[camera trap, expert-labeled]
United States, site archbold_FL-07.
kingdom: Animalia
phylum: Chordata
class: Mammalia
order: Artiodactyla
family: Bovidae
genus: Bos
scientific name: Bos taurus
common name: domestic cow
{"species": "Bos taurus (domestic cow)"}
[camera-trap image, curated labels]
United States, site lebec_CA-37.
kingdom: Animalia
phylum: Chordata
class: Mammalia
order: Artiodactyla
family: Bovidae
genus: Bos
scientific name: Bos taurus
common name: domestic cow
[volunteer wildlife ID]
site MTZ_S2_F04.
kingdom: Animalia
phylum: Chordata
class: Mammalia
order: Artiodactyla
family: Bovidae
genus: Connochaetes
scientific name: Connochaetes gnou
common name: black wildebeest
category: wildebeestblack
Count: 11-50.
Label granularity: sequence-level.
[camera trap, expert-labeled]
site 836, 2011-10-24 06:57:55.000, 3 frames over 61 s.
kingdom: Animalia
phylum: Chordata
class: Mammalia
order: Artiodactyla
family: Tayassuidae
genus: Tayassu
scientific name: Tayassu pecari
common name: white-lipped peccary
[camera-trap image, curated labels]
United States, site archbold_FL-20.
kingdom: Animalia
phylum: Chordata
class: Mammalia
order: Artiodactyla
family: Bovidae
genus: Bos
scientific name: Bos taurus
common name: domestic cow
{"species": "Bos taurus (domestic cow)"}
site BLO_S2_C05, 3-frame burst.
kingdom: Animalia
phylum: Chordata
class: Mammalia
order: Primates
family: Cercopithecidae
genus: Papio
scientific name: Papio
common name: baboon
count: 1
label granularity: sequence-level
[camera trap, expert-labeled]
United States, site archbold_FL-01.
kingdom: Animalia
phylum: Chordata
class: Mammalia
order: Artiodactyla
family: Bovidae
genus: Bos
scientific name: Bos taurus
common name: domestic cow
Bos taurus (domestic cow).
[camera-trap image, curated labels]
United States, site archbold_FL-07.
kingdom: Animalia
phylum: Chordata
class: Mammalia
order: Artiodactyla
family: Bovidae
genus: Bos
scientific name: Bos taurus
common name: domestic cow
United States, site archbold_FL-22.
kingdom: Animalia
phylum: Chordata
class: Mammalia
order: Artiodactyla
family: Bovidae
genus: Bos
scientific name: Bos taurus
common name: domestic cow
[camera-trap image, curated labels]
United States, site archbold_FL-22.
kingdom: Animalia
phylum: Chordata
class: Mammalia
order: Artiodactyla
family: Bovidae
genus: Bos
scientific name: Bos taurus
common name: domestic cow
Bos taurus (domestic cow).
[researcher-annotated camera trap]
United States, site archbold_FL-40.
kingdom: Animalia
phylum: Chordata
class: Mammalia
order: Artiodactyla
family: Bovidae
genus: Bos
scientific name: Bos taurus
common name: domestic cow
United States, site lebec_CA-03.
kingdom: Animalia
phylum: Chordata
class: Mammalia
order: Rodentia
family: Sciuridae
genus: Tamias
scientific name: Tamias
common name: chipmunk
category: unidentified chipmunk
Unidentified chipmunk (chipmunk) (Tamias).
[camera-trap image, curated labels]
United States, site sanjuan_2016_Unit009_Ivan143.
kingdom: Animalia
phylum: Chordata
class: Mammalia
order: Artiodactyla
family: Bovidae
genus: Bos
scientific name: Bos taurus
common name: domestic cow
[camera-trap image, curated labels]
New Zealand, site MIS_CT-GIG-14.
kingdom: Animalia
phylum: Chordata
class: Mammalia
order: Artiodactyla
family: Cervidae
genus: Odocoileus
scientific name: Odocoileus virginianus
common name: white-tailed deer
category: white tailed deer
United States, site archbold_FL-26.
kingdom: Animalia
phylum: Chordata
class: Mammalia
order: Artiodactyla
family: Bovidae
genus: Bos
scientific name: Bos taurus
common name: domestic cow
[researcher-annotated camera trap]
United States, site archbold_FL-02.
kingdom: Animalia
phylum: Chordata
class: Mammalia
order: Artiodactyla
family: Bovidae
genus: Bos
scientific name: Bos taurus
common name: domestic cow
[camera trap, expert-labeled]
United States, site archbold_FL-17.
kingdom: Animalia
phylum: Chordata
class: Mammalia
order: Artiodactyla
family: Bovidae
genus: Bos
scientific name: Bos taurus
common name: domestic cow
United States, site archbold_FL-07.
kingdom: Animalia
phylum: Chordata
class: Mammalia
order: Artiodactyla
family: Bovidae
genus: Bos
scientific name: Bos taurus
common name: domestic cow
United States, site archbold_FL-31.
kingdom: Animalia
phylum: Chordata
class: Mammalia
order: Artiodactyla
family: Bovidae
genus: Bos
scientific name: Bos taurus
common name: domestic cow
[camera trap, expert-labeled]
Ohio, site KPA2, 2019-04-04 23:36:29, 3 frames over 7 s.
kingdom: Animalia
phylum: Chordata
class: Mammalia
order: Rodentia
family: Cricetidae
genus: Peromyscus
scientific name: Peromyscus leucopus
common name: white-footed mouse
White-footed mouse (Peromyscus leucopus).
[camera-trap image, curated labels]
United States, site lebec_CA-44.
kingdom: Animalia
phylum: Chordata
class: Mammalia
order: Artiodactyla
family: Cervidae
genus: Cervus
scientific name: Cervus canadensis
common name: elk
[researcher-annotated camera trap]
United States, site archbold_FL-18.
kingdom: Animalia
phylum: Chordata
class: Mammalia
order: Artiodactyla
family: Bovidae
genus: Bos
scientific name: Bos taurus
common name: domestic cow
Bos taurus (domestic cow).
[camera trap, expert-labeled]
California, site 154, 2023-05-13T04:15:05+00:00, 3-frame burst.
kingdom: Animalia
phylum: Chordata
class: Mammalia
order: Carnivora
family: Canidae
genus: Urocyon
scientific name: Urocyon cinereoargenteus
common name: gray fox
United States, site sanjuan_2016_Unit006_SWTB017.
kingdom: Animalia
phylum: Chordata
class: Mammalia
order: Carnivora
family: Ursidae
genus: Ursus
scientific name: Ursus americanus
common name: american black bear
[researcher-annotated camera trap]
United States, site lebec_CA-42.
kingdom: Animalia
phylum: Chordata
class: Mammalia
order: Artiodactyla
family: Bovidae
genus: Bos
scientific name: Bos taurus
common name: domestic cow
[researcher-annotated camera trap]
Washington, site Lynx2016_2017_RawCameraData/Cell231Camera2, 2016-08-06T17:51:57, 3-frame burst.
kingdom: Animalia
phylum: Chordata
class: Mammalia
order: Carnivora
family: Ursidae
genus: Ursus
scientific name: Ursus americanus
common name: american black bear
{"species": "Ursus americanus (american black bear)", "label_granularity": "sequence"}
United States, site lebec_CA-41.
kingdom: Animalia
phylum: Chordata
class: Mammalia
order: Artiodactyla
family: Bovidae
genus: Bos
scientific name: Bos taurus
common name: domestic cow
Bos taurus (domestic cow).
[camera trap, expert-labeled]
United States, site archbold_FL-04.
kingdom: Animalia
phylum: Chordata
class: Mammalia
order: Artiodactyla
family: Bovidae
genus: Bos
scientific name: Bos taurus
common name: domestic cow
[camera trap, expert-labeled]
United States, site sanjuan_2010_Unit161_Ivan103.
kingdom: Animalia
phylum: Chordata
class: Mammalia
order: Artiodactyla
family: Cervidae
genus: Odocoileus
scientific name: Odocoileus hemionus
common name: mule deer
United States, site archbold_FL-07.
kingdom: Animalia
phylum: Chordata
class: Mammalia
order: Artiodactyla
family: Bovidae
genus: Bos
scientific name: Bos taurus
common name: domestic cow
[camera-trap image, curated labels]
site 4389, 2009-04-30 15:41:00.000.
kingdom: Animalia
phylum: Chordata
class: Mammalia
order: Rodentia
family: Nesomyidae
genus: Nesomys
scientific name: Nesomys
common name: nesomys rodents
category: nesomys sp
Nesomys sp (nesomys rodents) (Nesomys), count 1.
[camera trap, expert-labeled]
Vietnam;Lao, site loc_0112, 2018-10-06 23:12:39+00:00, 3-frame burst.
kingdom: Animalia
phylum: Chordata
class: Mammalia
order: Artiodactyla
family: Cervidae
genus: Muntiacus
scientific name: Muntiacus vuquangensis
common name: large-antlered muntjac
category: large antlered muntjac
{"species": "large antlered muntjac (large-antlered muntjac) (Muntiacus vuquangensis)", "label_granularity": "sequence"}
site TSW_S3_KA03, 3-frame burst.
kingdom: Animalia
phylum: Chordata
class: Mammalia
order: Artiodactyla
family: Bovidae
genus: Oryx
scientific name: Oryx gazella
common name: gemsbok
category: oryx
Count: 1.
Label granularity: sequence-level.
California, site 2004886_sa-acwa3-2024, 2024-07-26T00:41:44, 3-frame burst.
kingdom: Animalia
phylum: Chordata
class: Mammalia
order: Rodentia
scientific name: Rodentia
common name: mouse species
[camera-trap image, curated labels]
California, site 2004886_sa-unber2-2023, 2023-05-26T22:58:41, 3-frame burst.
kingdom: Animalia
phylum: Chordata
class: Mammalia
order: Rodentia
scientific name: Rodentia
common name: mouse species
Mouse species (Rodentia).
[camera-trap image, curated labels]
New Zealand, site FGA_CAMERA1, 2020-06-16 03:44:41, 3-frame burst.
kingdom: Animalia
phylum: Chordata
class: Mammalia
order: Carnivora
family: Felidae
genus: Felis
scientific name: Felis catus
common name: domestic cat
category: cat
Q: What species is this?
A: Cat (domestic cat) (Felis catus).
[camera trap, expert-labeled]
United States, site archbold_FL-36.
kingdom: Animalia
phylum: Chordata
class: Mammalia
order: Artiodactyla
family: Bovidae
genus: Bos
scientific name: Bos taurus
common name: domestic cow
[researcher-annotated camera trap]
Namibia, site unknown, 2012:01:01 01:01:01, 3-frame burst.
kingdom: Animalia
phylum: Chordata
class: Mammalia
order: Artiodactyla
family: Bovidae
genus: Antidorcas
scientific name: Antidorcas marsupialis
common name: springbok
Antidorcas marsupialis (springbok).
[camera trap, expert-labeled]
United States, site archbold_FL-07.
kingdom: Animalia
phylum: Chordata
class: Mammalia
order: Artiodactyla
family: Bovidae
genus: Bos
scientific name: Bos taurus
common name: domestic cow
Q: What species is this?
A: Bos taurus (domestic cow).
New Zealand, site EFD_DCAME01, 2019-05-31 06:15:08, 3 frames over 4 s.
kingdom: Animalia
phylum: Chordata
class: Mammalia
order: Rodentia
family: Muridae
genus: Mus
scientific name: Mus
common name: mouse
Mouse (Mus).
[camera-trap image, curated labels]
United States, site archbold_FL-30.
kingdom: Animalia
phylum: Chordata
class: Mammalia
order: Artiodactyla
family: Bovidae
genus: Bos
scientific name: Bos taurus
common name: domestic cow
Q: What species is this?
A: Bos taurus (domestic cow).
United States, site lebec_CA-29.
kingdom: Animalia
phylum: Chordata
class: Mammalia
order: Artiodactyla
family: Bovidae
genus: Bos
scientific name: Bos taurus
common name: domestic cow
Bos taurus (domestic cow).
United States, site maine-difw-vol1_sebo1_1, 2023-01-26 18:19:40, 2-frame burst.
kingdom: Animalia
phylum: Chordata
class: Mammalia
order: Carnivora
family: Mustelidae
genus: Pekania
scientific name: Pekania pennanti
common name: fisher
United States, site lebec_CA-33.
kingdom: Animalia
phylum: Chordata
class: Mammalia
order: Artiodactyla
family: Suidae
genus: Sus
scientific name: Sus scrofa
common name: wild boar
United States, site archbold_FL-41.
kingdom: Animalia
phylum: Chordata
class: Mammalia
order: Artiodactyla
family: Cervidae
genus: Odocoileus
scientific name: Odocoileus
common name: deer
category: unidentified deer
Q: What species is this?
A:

-- -- --

Tally the lines that hold the word "muntjac" in the listing, and give the tally with nothing else.

Exercise answer.
3